Dataset rows:
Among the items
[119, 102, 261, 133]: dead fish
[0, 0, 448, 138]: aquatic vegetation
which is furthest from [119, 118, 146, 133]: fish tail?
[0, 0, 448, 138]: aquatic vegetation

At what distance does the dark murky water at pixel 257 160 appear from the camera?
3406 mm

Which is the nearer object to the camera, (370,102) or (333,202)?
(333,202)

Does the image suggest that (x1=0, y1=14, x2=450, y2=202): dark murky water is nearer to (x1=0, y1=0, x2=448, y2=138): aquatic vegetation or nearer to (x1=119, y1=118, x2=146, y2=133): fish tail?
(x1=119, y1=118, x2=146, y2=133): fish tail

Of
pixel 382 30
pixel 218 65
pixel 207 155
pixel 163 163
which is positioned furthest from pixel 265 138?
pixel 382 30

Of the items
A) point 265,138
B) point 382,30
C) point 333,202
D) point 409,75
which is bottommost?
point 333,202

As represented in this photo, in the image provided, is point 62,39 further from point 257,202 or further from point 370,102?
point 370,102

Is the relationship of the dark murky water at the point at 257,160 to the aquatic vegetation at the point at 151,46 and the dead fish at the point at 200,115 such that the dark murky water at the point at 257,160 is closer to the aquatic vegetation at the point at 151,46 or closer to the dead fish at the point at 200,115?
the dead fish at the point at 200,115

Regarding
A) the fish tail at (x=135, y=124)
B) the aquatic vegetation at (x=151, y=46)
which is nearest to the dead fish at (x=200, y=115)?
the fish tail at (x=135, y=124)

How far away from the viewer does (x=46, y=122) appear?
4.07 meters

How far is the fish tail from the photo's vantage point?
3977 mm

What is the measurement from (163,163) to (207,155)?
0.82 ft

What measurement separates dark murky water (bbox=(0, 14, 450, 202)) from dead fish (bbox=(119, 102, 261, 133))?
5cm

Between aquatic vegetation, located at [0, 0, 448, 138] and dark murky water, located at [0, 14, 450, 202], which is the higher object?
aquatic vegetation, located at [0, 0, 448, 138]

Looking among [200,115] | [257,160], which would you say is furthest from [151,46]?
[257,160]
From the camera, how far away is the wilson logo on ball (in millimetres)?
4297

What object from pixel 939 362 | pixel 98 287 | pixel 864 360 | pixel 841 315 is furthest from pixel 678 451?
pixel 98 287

- Do this
Gather every line of the listing above that contains the word "vegetation", and copy each one unchanged.

- Full response
[0, 0, 448, 138]: aquatic vegetation
[0, 0, 448, 138]: aquatic vegetation
Does the image suggest that (x1=0, y1=14, x2=450, y2=202): dark murky water is nearer to (x1=0, y1=0, x2=448, y2=138): aquatic vegetation or nearer to (x1=119, y1=118, x2=146, y2=133): fish tail?
Is the relationship of the dark murky water at the point at 257,160 to the aquatic vegetation at the point at 151,46 and the dead fish at the point at 200,115 such that the dark murky water at the point at 257,160 is closer to the aquatic vegetation at the point at 151,46 or closer to the dead fish at the point at 200,115?
B) the aquatic vegetation at (x=151, y=46)
Between aquatic vegetation, located at [0, 0, 448, 138] and dark murky water, located at [0, 14, 450, 202], which is the higher object?
aquatic vegetation, located at [0, 0, 448, 138]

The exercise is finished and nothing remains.